The search for differentially expressed non-coding RNAs, as well as genetic variants affecting their expression during the development of T2DM and the associated cardiac / renal complications, seems to be of current interest. Investigations are necessary to develop the most thorough view of the regulatory relationships of ncRNAs, mRNAs including external and internal stimuli affecting them, which normally ensure the working state of catabolic processes needed for a healthy energy supply. The studies under the review have been aimed to clarify the molecular mechanisms involving ncRNAs that lead to the development of T2DM and associated complications.

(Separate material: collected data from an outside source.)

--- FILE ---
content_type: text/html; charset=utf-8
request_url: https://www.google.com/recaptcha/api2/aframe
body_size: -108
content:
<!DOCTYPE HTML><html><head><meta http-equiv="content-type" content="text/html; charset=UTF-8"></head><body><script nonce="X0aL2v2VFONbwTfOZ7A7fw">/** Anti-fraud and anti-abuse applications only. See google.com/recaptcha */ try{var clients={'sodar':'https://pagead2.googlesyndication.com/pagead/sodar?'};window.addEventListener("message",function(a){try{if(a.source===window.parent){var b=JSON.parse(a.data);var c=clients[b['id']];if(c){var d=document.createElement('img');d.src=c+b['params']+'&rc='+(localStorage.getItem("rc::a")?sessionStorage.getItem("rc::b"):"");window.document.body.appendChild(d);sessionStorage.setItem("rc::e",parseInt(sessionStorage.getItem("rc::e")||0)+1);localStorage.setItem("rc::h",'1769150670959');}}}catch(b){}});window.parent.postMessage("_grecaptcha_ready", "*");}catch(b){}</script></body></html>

The expression of ncRNAs is tissue-specific, in this regard, various pathways with their engagement have been identified for the heart / kidney specific cell types. Since chronic inflammation is one of the important processes leading to pathological changes in T2DM, ncRNAs expression changes during the transformation of circulating monocytes and resident macrophages in the heart and kidneys attract significant attention.

Approaches to the detection and functional annotation of T2DM pathogenesis-associated ncRNAs are rapidly developing from targeted study of individual molecules to large-scale detection in whole-transcriptome data with subsequent bioinformatic analysis and construction of competing RNA networks. Data obtained on differentially expressed ncRNAs coming from clinical studies are juxtaposed with the results of animal models and cell culture experiments and further verified on independent patient cohorts to evaluate the clinical significance. The results obtained are extremely valuable, as they can be applied in clinical practice in the near future. Based on differentially expressed ncRNAs in the blood plasma or urine, low-invasive biomarkers for early diagnosis and prognosis of T2DM and related cardiac / renal complications can be developed. In addition, ncRNAs being involved into the coordination of practically all intracellular events are the creative candidates for the novel treatment and prevention strategies for T2DM. The development of ncRNA-based therapy includes two main directions, one of which will use ncRNAs as therapeutic tools to affect specific genes, and the other considers ncRNAs as targets for therapeutic intervention [26,38,137]. The development of ncRNA-based therapeutic approaches for T2DM is emerging, and drug prototypes have not yet reached clinical trials, although laboratory research indicate they are promising [314]. There are drugs in clinical trials for metabolic disease [27]. MiR-34 and miR-16 mimics (MRX34 and MesomiR-1, respectively), have entered clinical trials to assess their potential in cancer therapy, notably these miRs have been shown to be involved in the diabetic cardiomyopathy pathogenesis [60]. Matboli et al used CRISPR/CAS9 to knock out lncRNA-RP11-773H22.4 in peripheral blood mononuclear cells (PBMCs) of T2DM patients, and the expression of insulin resistance-related genes was significantly altered [315].

A topical issue is to clarify the mechanisms of therapeutic action of modern antidiabetic drugs associated with altered expression profile of ncRNA in heart, kidney and immune cells. Particular attention is drawn to SGLT2 inhibitors aimed initially at reducing blood glucose levels by inhibiting the SGLT2 protein glucose-transporting activity, which is involved in the glucose reabsorbtion in the kidney. Understanding the SGLT2-i treatment mechanisms, which along with normalizing glucose levels lead to a decrease in chronic inflammation and a reduction in the severity of T2DM complications, is necessary for the development of ncRNAs-based therapeutic tools, which can help to significantly improve the treatment specificity and reduce unwanted side effects. Identification of genetic variants in ncRNAs and their targets that are associated with T2DM and its complications development, as well as with therapeutic effect of SGLT2i, are needed to expand our understanding of the treatment molecular mechanisms and to make a new contribution to the development of accurate predictive algorithms for personalized therapy of T2DM patients.